何か証というか標のようなものを建てるため、色んなものの感想を書く方向に変速〈シフトチェンジ〉していきます。

 

鏡に向かって「お前は誰だ?」と呟く日々を過ごしている俺としては実にタイムリーな映画を観ました。その名も「パーフェクトブルー」です。

 

まず質の高いこと高いこと山の如し。画面づくりのこだわりなんですけれども。マイルドな色調にテクノサウンドが重なってるんです。それはどうぶつの森にアマゾンがいるようなもの。マイルドな画面にマイルドな劇伴ではダメで、それこそホラーゲームで曲がり角にヤツがいる衝撃を演出するため、明らかな異質さを音楽が果たしている。

 

そう、逆にこの映画が演出しているのはむしろ地続きの怖さ。どこまでが現実なのか?どこまでが夢なのか?どこまでが此方か?どこまでが彼方か?どこまで自分?他者?真実?嘘?実体虚構生死覚醒日常異常写像欺瞞実像虚像鏡像虚虚虚嘘恐怖、全体に広がる不穏な不安、実体を持たない「漂い」がその実態。

 

だからこそ音楽はそこへの足がかり、第一歩として徹底的に機能させていて、散りばめられた演出、伏線、描写と一線を画す。引き立て、更にそれらをグズグズに混ざり合わせている。

 

いざ恐怖に出会うと高鳴る鼓動とともに「それ」に向き合わないとならないのに、終わりがない。音楽だけ止まってもまだ恐怖の残滓がそこにある。何故なら先刻の恐怖には終わりが無かったから。その残滓が積もり積もってクライマックスを何倍にも濃縮していく。

 

異常が引き立つのももちろんだけど、現実感の描写に余念が無い。

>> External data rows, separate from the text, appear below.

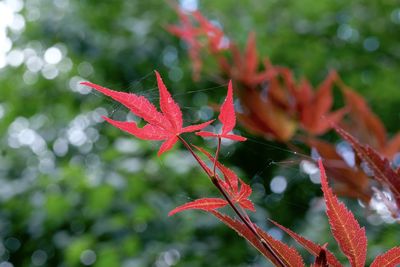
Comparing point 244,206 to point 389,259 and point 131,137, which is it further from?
point 131,137

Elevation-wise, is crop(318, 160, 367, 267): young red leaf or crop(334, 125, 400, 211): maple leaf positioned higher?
crop(318, 160, 367, 267): young red leaf

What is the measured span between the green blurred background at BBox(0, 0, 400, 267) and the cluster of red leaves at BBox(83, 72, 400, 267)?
713 millimetres

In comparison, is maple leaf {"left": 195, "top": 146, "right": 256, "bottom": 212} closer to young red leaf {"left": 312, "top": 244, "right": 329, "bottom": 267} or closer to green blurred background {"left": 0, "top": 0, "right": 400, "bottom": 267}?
young red leaf {"left": 312, "top": 244, "right": 329, "bottom": 267}

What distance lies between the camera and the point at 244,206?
10.1 inches

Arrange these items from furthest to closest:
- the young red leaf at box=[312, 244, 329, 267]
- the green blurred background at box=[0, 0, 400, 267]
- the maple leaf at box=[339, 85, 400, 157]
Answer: the green blurred background at box=[0, 0, 400, 267] → the maple leaf at box=[339, 85, 400, 157] → the young red leaf at box=[312, 244, 329, 267]

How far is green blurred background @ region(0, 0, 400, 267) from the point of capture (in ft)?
3.76

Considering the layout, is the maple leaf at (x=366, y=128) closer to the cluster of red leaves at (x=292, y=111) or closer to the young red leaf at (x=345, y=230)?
the cluster of red leaves at (x=292, y=111)

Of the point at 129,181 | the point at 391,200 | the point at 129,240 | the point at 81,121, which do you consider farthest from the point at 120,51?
the point at 391,200

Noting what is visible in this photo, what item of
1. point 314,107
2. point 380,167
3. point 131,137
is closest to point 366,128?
point 314,107

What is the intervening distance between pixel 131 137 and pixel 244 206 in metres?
1.48

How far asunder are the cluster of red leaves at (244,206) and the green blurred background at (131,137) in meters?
0.71

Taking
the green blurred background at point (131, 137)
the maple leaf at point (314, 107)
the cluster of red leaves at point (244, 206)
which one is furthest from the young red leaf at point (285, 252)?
the green blurred background at point (131, 137)

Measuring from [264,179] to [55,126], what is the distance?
69cm

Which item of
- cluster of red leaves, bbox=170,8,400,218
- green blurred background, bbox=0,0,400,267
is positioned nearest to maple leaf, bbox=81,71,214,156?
cluster of red leaves, bbox=170,8,400,218
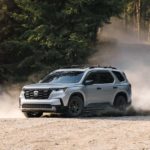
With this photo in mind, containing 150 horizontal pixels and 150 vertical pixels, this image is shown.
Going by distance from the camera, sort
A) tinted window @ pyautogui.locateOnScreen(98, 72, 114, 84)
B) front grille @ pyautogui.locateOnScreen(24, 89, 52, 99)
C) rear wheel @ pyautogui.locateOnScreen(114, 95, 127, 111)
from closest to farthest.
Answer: front grille @ pyautogui.locateOnScreen(24, 89, 52, 99), tinted window @ pyautogui.locateOnScreen(98, 72, 114, 84), rear wheel @ pyautogui.locateOnScreen(114, 95, 127, 111)

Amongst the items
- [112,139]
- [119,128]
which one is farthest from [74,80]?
[112,139]

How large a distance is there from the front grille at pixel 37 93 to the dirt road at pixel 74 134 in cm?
190

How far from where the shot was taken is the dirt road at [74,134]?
45.5 feet

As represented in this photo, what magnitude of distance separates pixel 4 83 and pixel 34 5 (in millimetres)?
4894

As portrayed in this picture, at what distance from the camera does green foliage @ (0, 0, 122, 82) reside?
104 ft

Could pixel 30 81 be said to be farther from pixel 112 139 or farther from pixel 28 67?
pixel 112 139

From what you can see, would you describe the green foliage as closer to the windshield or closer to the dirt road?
the windshield

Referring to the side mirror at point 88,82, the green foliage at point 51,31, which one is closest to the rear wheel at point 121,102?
the side mirror at point 88,82

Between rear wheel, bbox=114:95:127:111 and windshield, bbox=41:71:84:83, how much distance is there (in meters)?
2.02

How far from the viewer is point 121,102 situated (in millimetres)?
24141

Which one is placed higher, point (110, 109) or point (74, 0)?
point (74, 0)

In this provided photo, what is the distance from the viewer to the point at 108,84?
77.7ft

ロトスコープも効果的。R-18だとは知らず観たけれど、煙草みたいに喉の奥に絡みつく性の臭いが表現されていましたね。あんまり性の臭いに詳しくないけど。現実味が俺にそう思わせてくれたんでしょう。

 

とにかく如何に嘘に立ち向かうかが現代の根本ではないかと思うのです。年代的にこの映画が世相を反映したとかではなく、裏に存在するテーマがアイデンティティに根ざしているからこそ、色褪せない愉しみになっているんだと思います。

 

ただ、大好きなところ。この映画で大好きなところは。これだけ嘘に満ち溢れていながら、最後には爽快な解明があること。これがキモで、明確に全てを解き明かし終わらせたわけではないけど、「何が嘘で何が真実かはわからない!」なんていうありきたりな話〈バニラ・フィクション〉には行き着いていない。「何が嘘で何が真実かはわからない、かも」という終わり方!こんなお洒落があるだろうか?最後には良い意味で観客の手へ物語が落ちてくる。アカレンジャーもびっくりのキラーパス

 

ところでここまで書いて思ったけどどうぶつの森にアマゾンがいるって凄いファンタジーじゃないですか?タヌキチアマゾン。

 

あとパーフェクトブルーってちょっとデュアルガシャット・パーフェクトパズルを使ってパラドが変身するブルーがステキな仮面ライダー仮面ライダーパラドクスを思い出すよね。ノルマ達成。

 

みんなも鏡に向かって「お前は誰だ?」って聞いてみてね。きっと5回目くらいでガチ辛くなります。俺は8回目で猛烈にシャワーを浴びました。また鏡があってもう何が何やら。水面も鏡。俺を越えられたら大したもんですよ。